■ READING PASSAGE
::::::::::

Obama Remembers LGBTQ Rights Icon Edie Windsor With Heartfelt Tribute

Former President Barack Obama praised LGBTQ rights activist Edith “Edie” Windsor as a “quiet hero” in a lengthy statement following the 88-year-old’s death Tuesday.

Windsor’s 2013 lawsuit against the federal government prompted the Supreme Court to strike down a key part of the Defense of Marriage Act, or DOMA. The suit, United States v. Windsor, was integral to the 2015 high court ruling that legalized same-sex marriage nationwide.

“America’s long journey towards equality has been guided by countless small acts of persistence, and fueled by the stubborn willingness of quiet heroes to speak out for what’s right,” Obama wrote of Windsor, a Pennsylvania native who married her second wife, Judith Kasen-Windsor, last year. “Few were as small in stature as Edie Windsor – and few made as big a difference to America.”

The former president touted Windsor’s role in the Supreme Court’s 2015 ruling on marriage equality, which he called “a victory for human decency, equality, freedom, and justice.”

::::::::::

■ GIVEN EXERCISE A
In the article on Obama's tribute to Edie Windsor, copy the passage between "Obama Remembers LGBTQ" and "88-year-old’s death Tuesday.", inclusive, word for word.
■ GIVEN EXERCISE B
Answer these questions about the article on Obama's tribute to Edie Windsor:
(i) How old was Windsor when she died?
(ii) Which law had a key part struck down after Windsor's 2013 lawsuit?
(iii) How did Obama describe the Supreme Court's 2015 ruling on marriage equality?
■ GIVEN EXERCISE C
Could you continue the article on Obama's tribute to Edie Windsor from its last sentence?

■ STORED DATA
::::::::::

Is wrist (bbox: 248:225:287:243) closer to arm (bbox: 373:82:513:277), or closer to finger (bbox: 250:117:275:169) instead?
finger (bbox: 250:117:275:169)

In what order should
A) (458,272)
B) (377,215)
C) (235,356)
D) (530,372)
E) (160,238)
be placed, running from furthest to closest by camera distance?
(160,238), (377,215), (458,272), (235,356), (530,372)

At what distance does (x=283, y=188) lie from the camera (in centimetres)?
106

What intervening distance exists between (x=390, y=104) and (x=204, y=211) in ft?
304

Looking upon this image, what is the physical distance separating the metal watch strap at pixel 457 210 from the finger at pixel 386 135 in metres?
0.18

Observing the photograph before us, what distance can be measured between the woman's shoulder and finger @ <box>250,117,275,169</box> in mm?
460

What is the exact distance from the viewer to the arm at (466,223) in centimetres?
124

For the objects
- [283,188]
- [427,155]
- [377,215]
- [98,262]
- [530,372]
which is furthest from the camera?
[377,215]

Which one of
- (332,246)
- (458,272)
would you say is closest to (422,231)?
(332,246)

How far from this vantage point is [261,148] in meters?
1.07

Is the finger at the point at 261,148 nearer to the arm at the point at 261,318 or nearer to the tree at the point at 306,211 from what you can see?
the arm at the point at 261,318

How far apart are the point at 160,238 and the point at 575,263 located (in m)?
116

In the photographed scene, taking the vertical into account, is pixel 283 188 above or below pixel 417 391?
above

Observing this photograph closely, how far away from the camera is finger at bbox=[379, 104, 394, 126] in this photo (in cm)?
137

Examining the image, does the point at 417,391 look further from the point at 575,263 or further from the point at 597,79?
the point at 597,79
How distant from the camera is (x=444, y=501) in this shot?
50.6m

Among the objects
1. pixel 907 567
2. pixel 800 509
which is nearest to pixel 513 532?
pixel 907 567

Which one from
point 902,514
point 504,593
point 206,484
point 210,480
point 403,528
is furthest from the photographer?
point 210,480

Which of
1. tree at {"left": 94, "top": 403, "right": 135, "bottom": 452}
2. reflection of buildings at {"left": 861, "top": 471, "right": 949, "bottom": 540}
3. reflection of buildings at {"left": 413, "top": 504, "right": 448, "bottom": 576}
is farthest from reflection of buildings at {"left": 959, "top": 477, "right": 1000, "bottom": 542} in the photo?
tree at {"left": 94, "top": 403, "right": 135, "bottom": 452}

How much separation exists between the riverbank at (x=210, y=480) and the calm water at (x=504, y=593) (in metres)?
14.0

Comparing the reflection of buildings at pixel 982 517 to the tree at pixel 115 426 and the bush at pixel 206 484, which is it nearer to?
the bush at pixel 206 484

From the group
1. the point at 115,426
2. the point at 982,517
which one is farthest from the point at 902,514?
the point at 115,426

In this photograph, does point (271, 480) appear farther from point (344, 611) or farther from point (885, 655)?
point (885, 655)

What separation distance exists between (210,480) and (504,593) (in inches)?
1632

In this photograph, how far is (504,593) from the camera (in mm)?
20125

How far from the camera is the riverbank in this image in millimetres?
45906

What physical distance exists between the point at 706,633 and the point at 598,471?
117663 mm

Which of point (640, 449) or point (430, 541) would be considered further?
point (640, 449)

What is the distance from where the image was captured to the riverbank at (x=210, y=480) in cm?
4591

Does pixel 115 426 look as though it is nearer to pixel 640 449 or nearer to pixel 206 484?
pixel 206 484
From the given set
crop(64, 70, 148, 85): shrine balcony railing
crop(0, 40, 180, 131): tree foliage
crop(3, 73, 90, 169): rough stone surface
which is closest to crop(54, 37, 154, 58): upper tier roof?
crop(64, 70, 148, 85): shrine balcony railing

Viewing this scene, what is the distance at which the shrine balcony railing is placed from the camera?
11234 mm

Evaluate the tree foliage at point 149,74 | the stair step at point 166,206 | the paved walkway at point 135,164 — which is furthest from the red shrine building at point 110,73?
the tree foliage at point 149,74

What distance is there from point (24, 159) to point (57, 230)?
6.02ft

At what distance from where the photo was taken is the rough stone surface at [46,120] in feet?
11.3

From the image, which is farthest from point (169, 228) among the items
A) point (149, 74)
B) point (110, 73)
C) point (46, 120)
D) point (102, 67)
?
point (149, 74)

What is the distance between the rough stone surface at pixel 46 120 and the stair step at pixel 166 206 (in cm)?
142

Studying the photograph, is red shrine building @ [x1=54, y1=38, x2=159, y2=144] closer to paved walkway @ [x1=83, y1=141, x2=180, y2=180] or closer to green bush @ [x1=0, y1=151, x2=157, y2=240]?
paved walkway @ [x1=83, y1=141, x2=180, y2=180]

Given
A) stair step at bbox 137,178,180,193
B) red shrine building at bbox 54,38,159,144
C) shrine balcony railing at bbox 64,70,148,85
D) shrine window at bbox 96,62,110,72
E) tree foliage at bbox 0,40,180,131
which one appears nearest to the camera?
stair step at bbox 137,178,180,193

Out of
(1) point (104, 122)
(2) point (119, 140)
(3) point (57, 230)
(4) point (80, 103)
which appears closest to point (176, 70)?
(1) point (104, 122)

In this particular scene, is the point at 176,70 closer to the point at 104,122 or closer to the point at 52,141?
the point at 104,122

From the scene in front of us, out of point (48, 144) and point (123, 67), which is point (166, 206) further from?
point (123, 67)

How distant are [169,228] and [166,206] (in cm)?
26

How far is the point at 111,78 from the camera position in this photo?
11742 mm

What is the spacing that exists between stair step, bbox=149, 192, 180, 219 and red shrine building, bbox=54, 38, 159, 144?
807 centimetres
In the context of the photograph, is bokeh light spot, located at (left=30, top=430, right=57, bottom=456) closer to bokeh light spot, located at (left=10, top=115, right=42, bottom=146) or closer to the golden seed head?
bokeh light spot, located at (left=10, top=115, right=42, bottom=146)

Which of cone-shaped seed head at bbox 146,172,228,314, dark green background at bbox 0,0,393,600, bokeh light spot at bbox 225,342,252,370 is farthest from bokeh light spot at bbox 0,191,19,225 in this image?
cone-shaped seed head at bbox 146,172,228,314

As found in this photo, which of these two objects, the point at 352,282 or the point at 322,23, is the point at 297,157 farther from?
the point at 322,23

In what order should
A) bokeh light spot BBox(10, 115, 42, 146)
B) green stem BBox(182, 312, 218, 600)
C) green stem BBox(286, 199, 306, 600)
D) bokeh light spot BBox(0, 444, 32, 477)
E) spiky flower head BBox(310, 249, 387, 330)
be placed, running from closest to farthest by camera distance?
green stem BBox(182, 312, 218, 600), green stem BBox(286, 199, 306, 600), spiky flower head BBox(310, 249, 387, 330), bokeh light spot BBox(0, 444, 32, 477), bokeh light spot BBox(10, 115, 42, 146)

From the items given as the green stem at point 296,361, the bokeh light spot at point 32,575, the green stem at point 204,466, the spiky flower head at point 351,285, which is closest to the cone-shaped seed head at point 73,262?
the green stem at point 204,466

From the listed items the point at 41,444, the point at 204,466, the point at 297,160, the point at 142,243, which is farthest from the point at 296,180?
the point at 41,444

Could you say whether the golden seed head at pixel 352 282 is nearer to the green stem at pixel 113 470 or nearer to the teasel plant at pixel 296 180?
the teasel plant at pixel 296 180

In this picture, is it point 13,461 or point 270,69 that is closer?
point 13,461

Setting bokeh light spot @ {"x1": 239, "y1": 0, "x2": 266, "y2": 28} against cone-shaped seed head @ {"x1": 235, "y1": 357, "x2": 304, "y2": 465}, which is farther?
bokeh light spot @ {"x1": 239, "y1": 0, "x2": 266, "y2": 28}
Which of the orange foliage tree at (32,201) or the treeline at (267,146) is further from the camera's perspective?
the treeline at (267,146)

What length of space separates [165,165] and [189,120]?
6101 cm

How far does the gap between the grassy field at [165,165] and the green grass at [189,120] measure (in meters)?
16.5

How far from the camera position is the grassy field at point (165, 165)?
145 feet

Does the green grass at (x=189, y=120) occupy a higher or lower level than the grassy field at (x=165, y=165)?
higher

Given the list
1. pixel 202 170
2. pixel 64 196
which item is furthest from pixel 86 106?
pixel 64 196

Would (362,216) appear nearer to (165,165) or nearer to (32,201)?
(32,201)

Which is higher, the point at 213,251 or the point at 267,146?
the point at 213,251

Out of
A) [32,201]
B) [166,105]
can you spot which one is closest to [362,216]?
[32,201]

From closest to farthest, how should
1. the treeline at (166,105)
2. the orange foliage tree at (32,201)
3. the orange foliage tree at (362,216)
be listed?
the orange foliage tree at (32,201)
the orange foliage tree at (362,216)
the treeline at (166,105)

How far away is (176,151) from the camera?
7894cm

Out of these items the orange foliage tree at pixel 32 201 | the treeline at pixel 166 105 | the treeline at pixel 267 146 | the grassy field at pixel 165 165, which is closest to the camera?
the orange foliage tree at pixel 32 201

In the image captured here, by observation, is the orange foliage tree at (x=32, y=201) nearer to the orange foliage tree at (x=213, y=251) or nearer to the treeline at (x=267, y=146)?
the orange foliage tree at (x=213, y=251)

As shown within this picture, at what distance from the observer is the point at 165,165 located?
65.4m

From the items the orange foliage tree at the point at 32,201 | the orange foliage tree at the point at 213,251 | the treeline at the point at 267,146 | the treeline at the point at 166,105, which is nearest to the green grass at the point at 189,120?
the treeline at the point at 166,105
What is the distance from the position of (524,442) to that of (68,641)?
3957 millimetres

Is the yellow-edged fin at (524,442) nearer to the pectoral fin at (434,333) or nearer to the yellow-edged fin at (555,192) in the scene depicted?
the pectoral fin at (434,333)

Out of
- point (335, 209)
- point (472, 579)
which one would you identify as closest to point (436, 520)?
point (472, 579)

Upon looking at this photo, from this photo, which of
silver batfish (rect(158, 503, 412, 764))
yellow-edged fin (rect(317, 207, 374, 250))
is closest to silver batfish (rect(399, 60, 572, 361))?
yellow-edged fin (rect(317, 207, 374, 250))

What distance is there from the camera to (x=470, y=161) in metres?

::::::::::

■ TASK OUTPUT A
Obama Remembers LGBTQ Rights Icon Edie Windsor With Heartfelt Tribute

Former President Barack Obama praised LGBTQ rights activist Edith “Edie” Windsor as a “quiet hero” in a lengthy statement following the 88-year-old’s death Tuesday.

■ TASK OUTPUT B
(i) 88
(ii) The Defense of Marriage Act (DOMA)
(iii) As "a victory for human decency, equality, freedom, and justice"

■ TASK OUTPUT C
“I thought about all the millions of quiet heroes across the decades whose countless small acts of courage slowly made an entire country realize that love is love – and who, in the process, made us all more free,” he added. “They deserve our gratitude. And so does Edie.”

Obama posted the statement to his official Facebook page, alongside a tender photo snapped by former White House photographer Pete Souza.

Obama joined a long list of notables, including former President Bill Clinton, New York Gov. Andrew Cuomo and New York City Mayor Bill de Blasio, who sounded off on Windsor’s death.

Hillary Clinton also offered her condolences on Twitter late Tuesday. Windsor, she wrote, “showed the world that love can be a powerful force for change.”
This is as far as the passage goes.